EXERCISE REQUIREMENTS:
Turn the lines of all the records below into one numbered list, dropping the blank lines and leaving the pictures out.

>> begin DATA TO PROCESS

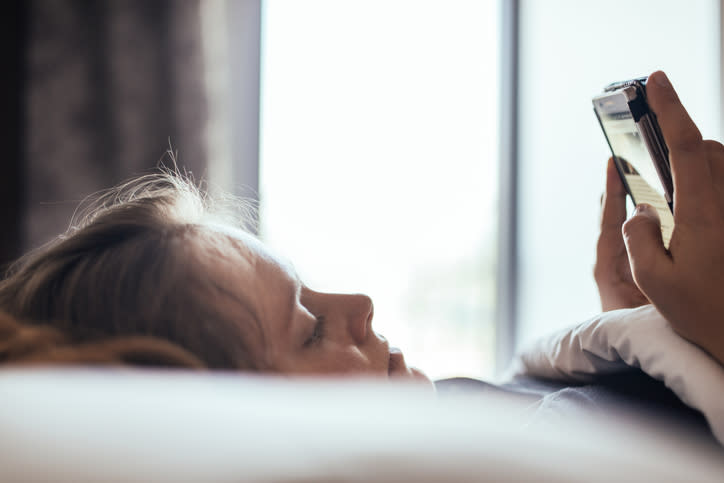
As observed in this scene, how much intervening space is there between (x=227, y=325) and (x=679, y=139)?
43 centimetres

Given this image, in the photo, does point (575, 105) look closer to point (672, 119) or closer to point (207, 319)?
point (672, 119)

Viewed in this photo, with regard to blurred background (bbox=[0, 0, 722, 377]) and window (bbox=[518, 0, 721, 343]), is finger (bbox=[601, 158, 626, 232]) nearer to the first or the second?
window (bbox=[518, 0, 721, 343])

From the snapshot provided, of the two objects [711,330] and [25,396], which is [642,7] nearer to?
[711,330]

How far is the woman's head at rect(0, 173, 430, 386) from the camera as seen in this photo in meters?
0.45

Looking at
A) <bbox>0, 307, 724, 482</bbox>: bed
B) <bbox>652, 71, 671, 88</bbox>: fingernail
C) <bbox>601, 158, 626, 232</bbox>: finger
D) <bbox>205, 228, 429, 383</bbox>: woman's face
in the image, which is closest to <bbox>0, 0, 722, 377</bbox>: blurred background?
<bbox>601, 158, 626, 232</bbox>: finger

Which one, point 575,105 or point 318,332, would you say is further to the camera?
point 575,105

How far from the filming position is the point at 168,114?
1802mm

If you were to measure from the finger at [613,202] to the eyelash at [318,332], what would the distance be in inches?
17.3

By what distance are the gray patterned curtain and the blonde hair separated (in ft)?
4.20

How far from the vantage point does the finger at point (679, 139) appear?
49 centimetres

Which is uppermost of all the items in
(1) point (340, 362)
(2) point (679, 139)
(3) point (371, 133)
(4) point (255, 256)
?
(3) point (371, 133)

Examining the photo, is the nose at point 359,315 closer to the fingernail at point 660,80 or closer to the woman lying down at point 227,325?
the woman lying down at point 227,325

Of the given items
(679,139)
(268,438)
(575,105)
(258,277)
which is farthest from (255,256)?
(575,105)

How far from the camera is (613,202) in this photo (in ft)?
2.51
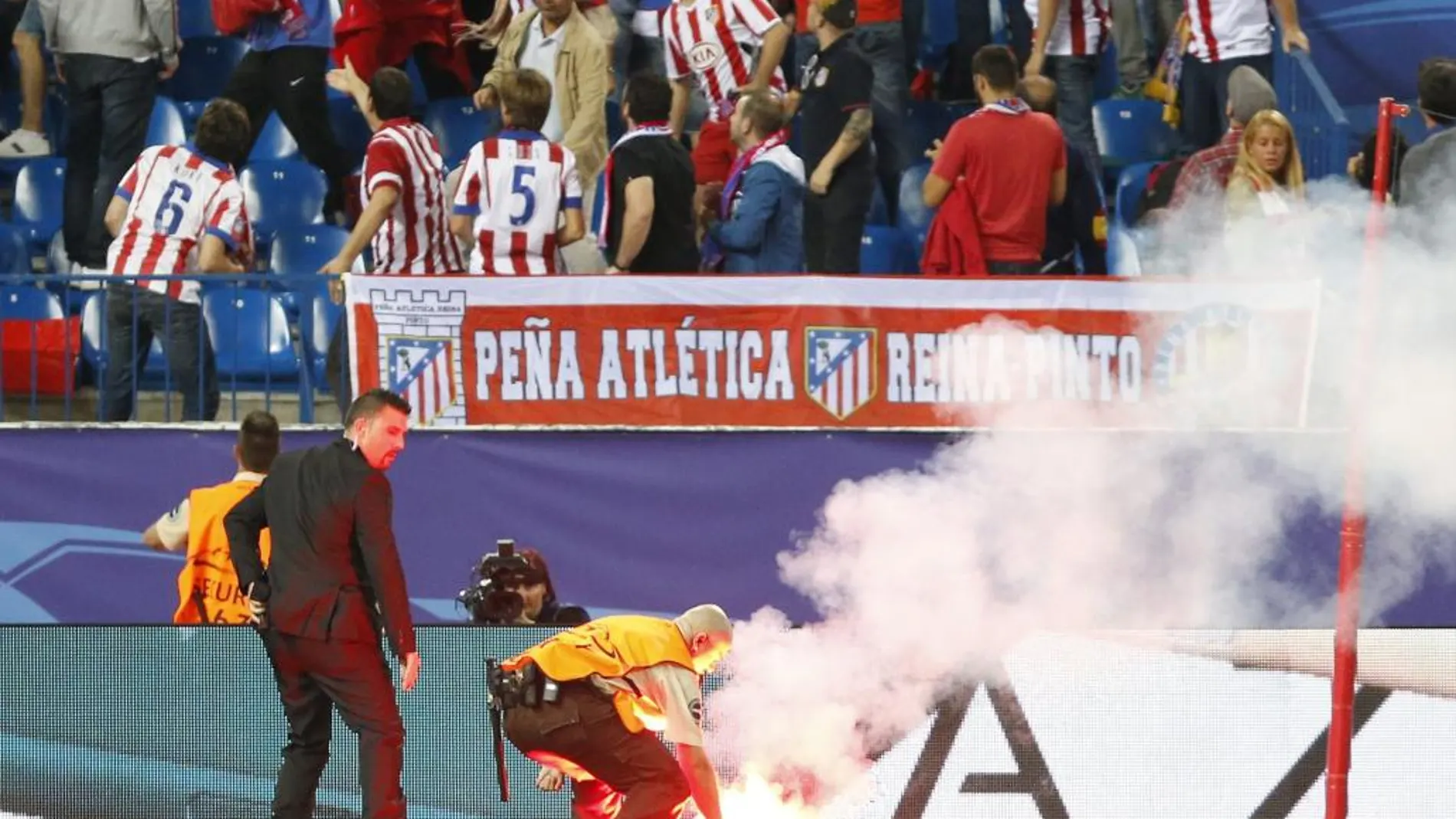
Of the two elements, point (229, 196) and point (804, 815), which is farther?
point (229, 196)

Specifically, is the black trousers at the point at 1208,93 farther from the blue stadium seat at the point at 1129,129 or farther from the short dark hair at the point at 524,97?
the short dark hair at the point at 524,97

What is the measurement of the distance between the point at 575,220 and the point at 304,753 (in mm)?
3460

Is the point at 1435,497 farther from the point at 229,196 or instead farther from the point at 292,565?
the point at 229,196

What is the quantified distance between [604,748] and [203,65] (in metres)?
7.60

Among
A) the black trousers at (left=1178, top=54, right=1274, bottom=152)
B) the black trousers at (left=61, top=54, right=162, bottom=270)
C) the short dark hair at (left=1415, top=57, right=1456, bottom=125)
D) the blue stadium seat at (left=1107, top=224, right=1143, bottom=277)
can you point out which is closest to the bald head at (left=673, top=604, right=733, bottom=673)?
the short dark hair at (left=1415, top=57, right=1456, bottom=125)

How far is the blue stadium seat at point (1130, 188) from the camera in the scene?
42.5 feet

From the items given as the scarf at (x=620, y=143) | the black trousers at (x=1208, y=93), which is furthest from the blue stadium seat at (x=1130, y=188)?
the scarf at (x=620, y=143)

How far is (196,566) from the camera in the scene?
9891 millimetres

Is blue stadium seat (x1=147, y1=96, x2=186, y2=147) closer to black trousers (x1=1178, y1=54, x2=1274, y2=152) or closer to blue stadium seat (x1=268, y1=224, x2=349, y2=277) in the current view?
blue stadium seat (x1=268, y1=224, x2=349, y2=277)

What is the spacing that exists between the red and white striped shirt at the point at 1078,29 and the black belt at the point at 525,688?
5970 millimetres

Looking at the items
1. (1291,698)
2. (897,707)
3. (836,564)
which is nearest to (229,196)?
(836,564)

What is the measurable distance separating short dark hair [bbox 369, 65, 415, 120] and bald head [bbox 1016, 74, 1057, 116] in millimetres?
2982

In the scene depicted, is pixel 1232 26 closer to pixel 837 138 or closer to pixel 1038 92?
pixel 1038 92

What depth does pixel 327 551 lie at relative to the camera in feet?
28.7
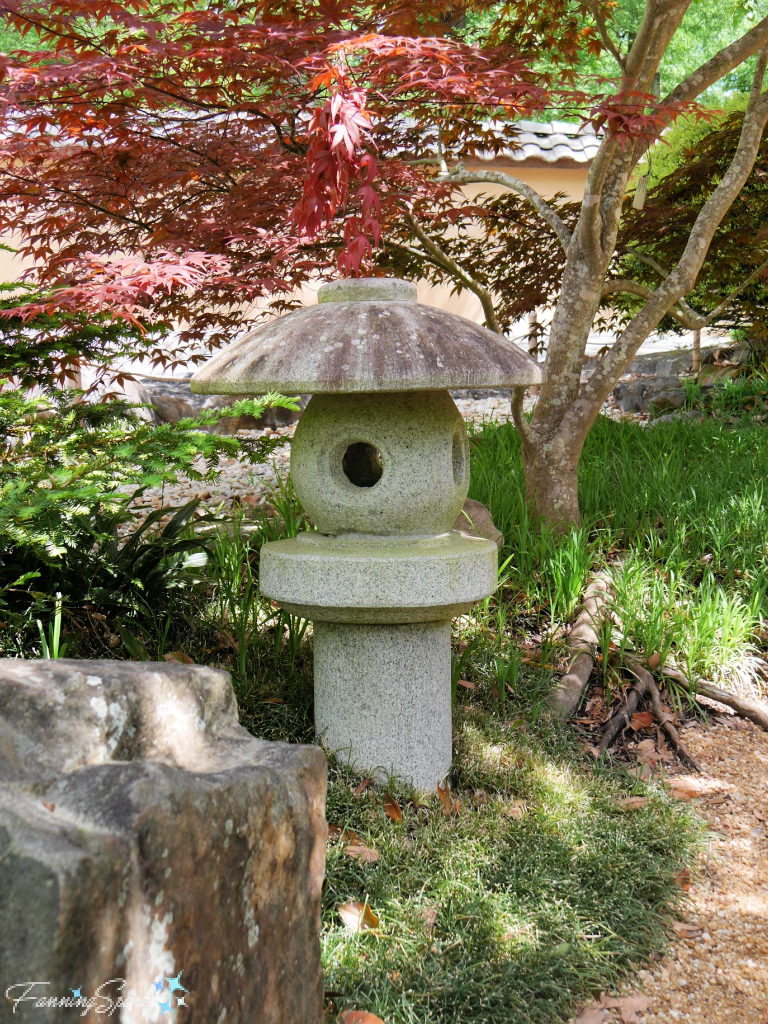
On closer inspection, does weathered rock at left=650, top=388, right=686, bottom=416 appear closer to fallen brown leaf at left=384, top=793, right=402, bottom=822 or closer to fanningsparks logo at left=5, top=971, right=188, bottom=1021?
fallen brown leaf at left=384, top=793, right=402, bottom=822

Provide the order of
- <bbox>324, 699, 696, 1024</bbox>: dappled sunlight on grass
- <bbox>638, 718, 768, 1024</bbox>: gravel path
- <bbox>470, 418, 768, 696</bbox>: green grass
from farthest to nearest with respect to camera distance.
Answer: <bbox>470, 418, 768, 696</bbox>: green grass < <bbox>638, 718, 768, 1024</bbox>: gravel path < <bbox>324, 699, 696, 1024</bbox>: dappled sunlight on grass

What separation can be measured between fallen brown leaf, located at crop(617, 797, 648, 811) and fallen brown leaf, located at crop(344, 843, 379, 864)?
3.02 feet

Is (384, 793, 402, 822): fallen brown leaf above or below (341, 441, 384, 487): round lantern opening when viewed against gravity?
below

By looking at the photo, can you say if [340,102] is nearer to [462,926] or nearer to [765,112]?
[462,926]

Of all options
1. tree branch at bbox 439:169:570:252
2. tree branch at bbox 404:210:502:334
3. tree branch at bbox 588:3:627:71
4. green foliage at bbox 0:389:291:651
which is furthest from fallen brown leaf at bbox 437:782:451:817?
tree branch at bbox 588:3:627:71

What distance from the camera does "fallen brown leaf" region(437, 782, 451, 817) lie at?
2.90 meters

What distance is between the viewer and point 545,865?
8.67 feet

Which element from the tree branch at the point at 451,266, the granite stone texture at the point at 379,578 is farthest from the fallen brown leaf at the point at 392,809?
the tree branch at the point at 451,266

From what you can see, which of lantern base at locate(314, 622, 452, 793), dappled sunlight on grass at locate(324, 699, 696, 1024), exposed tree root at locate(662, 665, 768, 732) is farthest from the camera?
exposed tree root at locate(662, 665, 768, 732)

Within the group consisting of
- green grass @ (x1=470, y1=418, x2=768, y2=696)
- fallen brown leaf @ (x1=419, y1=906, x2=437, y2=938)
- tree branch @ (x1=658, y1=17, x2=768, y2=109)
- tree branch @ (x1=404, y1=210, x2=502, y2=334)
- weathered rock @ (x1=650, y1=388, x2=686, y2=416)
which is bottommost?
fallen brown leaf @ (x1=419, y1=906, x2=437, y2=938)

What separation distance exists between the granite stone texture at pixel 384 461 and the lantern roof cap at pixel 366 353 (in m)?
0.26

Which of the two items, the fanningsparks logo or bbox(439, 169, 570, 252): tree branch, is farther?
bbox(439, 169, 570, 252): tree branch

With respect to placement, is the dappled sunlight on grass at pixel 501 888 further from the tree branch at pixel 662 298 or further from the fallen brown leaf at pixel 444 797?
the tree branch at pixel 662 298

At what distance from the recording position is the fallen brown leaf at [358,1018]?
200 cm
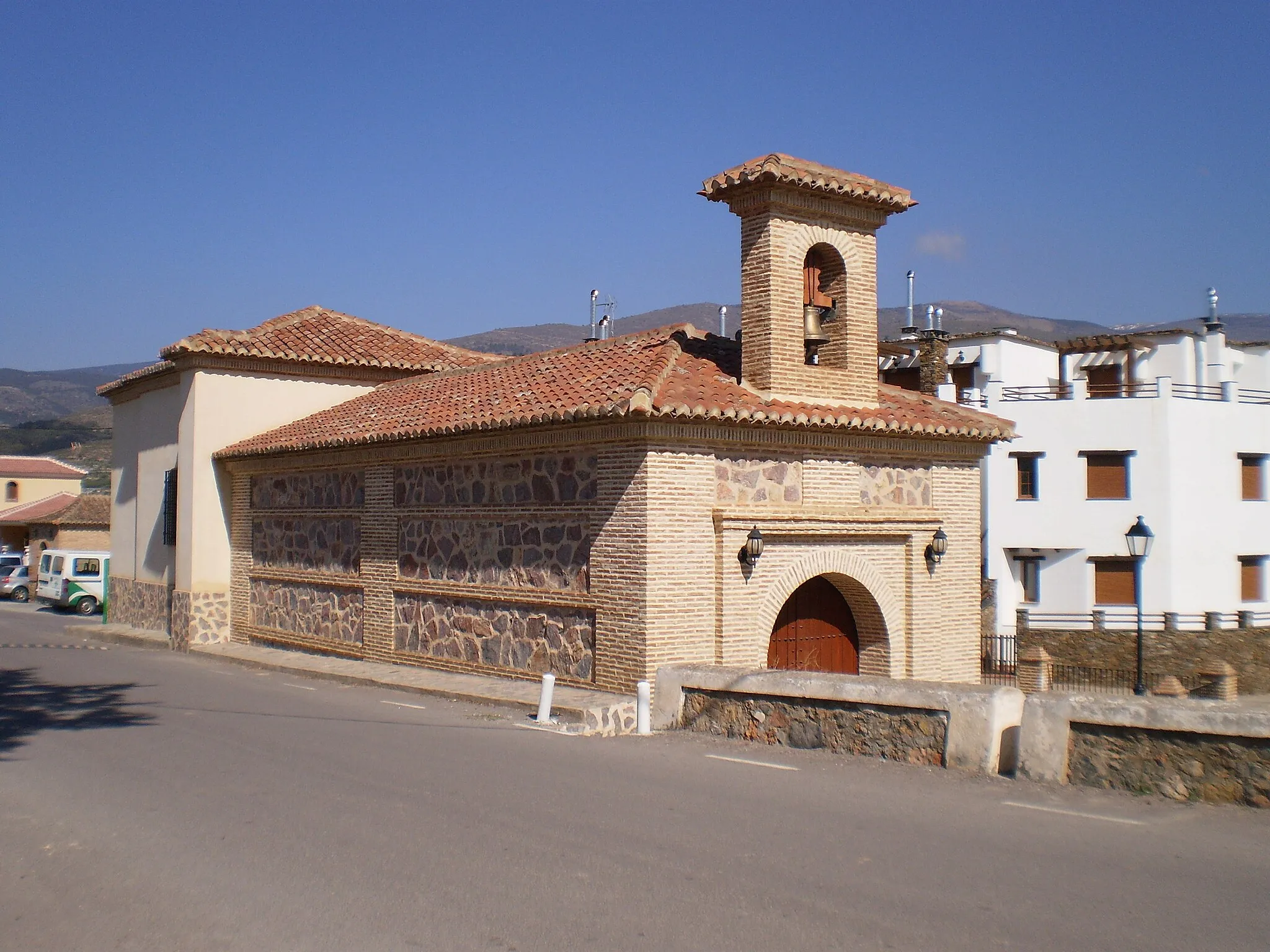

>> end DATA TO PROCESS

EXERCISE SOLUTION:
1. As observed in this scene, how much intervening space is there between (x=227, y=325) and (x=679, y=139)?
2. 43 centimetres
3. Given this image, in the photo, does point (575, 105) look closer to point (672, 119) or closer to point (207, 319)?
4. point (672, 119)
5. Viewed in this photo, with regard to blurred background (bbox=[0, 0, 722, 377]) and window (bbox=[518, 0, 721, 343]), is finger (bbox=[601, 158, 626, 232]) nearer to the first or the second?
6. window (bbox=[518, 0, 721, 343])
7. From the snapshot provided, of the two objects [711,330] and [25,396], which is [642,7] nearer to?
8. [711,330]
9. How far is the woman's head at rect(0, 173, 430, 386) from the camera as seen in this photo in meters?
10. 0.45
11. Looking at
12. A) <bbox>0, 307, 724, 482</bbox>: bed
13. B) <bbox>652, 71, 671, 88</bbox>: fingernail
14. C) <bbox>601, 158, 626, 232</bbox>: finger
15. D) <bbox>205, 228, 429, 383</bbox>: woman's face
16. in the image, which is closest to <bbox>0, 0, 722, 377</bbox>: blurred background?
17. <bbox>601, 158, 626, 232</bbox>: finger
18. Which one, point 575,105 or point 318,332, would you say is further to the camera?
19. point 575,105
20. How far from the filming position is the point at 168,114?
21. 1802mm
22. If you were to measure from the finger at [613,202] to the eyelash at [318,332], what would the distance be in inches?
23. 17.3
24. By what distance are the gray patterned curtain and the blonde hair separated (in ft)?
25. 4.20
26. How far from the vantage point does the finger at point (679, 139) appear?
27. 49 centimetres
28. Which is uppermost of all the items in
29. (1) point (340, 362)
30. (2) point (679, 139)
31. (3) point (371, 133)
32. (4) point (255, 256)
33. ?
34. (3) point (371, 133)
35. Examining the photo, is the nose at point 359,315 closer to the fingernail at point 660,80 or closer to the woman lying down at point 227,325?
36. the woman lying down at point 227,325
37. Of the given items
38. (679,139)
39. (268,438)
40. (575,105)
41. (258,277)
42. which is farthest from (255,256)?
43. (575,105)
44. How far from the camera is (613,202) in this photo (in ft)?
45. 2.51
46. Of the two elements, point (229, 196) and point (804, 815), which is farther?
47. point (229, 196)
48. Specifically, is the black trousers at the point at 1208,93 farther from the blue stadium seat at the point at 1129,129 or farther from the short dark hair at the point at 524,97?
49. the short dark hair at the point at 524,97
50. What is the measurement of the distance between the point at 575,220 and the point at 304,753 (in mm)?
51. 3460
52. Is the point at 1435,497 farther from the point at 229,196 or instead farther from the point at 292,565?
53. the point at 229,196
54. What is the quantified distance between [604,748] and [203,65] (in metres)?
55. 7.60
56. Among
57. A) the black trousers at (left=1178, top=54, right=1274, bottom=152)
58. B) the black trousers at (left=61, top=54, right=162, bottom=270)
59. C) the short dark hair at (left=1415, top=57, right=1456, bottom=125)
60. D) the blue stadium seat at (left=1107, top=224, right=1143, bottom=277)
61. can you point out which is closest to the bald head at (left=673, top=604, right=733, bottom=673)?
62. the short dark hair at (left=1415, top=57, right=1456, bottom=125)
63. How far is the blue stadium seat at point (1130, 188) from the camera in the scene?
64. 42.5 feet
65. From the items given as the scarf at (x=620, y=143) | the black trousers at (x=1208, y=93), which is furthest from the blue stadium seat at (x=1130, y=188)?
66. the scarf at (x=620, y=143)
67. How far is (196,566) from the camera in the scene?
68. 9891 millimetres
69. Is blue stadium seat (x1=147, y1=96, x2=186, y2=147) closer to black trousers (x1=1178, y1=54, x2=1274, y2=152) or closer to blue stadium seat (x1=268, y1=224, x2=349, y2=277) in the current view?
70. blue stadium seat (x1=268, y1=224, x2=349, y2=277)
71. What is the spacing that exists between the red and white striped shirt at the point at 1078,29 and the black belt at the point at 525,688?
72. 5970 millimetres
73. Looking at the items
74. 1. (1291,698)
75. 2. (897,707)
76. 3. (836,564)
77. which is nearest to (229,196)?
78. (836,564)
79. What is the measurable distance separating short dark hair [bbox 369, 65, 415, 120] and bald head [bbox 1016, 74, 1057, 116] in millimetres?
80. 2982
81. In the scene depicted, is pixel 1232 26 closer to pixel 837 138 or closer to pixel 1038 92?
82. pixel 1038 92
83. What depth does pixel 327 551 lie at relative to the camera in feet?
84. 28.7
85. On closer inspection, does weathered rock at left=650, top=388, right=686, bottom=416 appear closer to fallen brown leaf at left=384, top=793, right=402, bottom=822 or closer to fanningsparks logo at left=5, top=971, right=188, bottom=1021?
86. fallen brown leaf at left=384, top=793, right=402, bottom=822
87. Provide the order of
88. - <bbox>324, 699, 696, 1024</bbox>: dappled sunlight on grass
89. - <bbox>638, 718, 768, 1024</bbox>: gravel path
90. - <bbox>470, 418, 768, 696</bbox>: green grass
91. from farthest to nearest with respect to camera distance.
92. Answer: <bbox>470, 418, 768, 696</bbox>: green grass < <bbox>638, 718, 768, 1024</bbox>: gravel path < <bbox>324, 699, 696, 1024</bbox>: dappled sunlight on grass
93. What separation can be measured between fallen brown leaf, located at crop(617, 797, 648, 811) and fallen brown leaf, located at crop(344, 843, 379, 864)?
94. 3.02 feet
95. Is (384, 793, 402, 822): fallen brown leaf above or below (341, 441, 384, 487): round lantern opening when viewed against gravity?
96. below
97. By looking at the photo, can you say if [340,102] is nearer to [462,926] or nearer to [765,112]?
98. [462,926]
99. Of all options
100. 1. tree branch at bbox 439:169:570:252
101. 2. tree branch at bbox 404:210:502:334
102. 3. tree branch at bbox 588:3:627:71
103. 4. green foliage at bbox 0:389:291:651
104. which is furthest from fallen brown leaf at bbox 437:782:451:817?
105. tree branch at bbox 588:3:627:71
106. What distance from the camera does "fallen brown leaf" region(437, 782, 451, 817) lie at?
107. 2.90 meters
108. What distance is between the viewer and point 545,865?
109. 8.67 feet
110. Which element from the tree branch at the point at 451,266, the granite stone texture at the point at 379,578 is farthest from the fallen brown leaf at the point at 392,809?
111. the tree branch at the point at 451,266
112. From what you can see, which of lantern base at locate(314, 622, 452, 793), dappled sunlight on grass at locate(324, 699, 696, 1024), exposed tree root at locate(662, 665, 768, 732) is farthest from the camera?
113. exposed tree root at locate(662, 665, 768, 732)
114. Within the group consisting of
115. - green grass @ (x1=470, y1=418, x2=768, y2=696)
116. - fallen brown leaf @ (x1=419, y1=906, x2=437, y2=938)
117. - tree branch @ (x1=658, y1=17, x2=768, y2=109)
118. - tree branch @ (x1=404, y1=210, x2=502, y2=334)
119. - weathered rock @ (x1=650, y1=388, x2=686, y2=416)
120. which is bottommost?
121. fallen brown leaf @ (x1=419, y1=906, x2=437, y2=938)
122. What separation distance exists between the granite stone texture at pixel 384 461 and the lantern roof cap at pixel 366 353 (in m)?
123. 0.26
124. Which of the two items, the fanningsparks logo or bbox(439, 169, 570, 252): tree branch, is farther?
125. bbox(439, 169, 570, 252): tree branch
126. With respect to placement, is the dappled sunlight on grass at pixel 501 888 further from the tree branch at pixel 662 298 or further from the fallen brown leaf at pixel 444 797?
127. the tree branch at pixel 662 298
128. At what distance from the recording position is the fallen brown leaf at [358,1018]?
129. 200 cm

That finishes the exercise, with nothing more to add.